■ What to do: Restate, word for word and with no pictures, the stretch of lines in the data below that begins at the line with "Young country woman" and ends at the line with "Quarter Horse Stute Luckys Red Annie", inclusive.

■ Material provided:
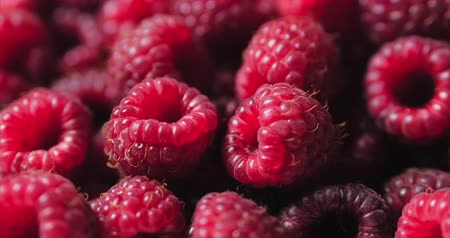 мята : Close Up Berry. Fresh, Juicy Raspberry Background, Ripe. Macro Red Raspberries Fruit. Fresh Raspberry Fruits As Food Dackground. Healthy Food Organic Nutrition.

---

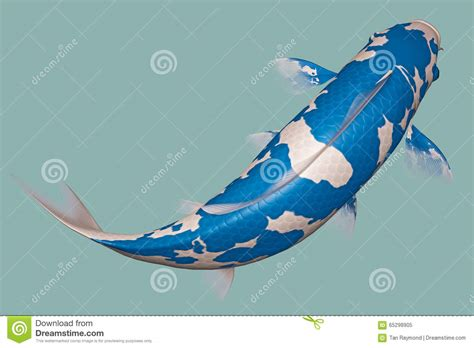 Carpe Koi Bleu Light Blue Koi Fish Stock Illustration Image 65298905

==

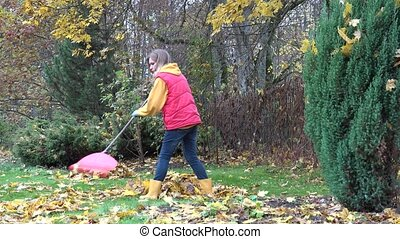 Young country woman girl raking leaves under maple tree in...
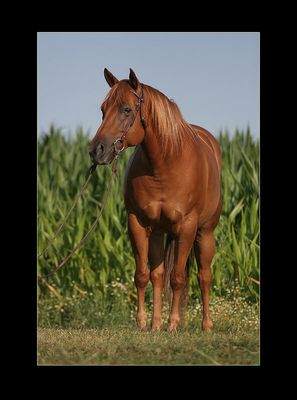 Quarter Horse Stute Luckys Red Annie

■ Written solution:
 Young country woman girl raking leaves under maple tree in...
 Quarter Horse Stute Luckys Red Annie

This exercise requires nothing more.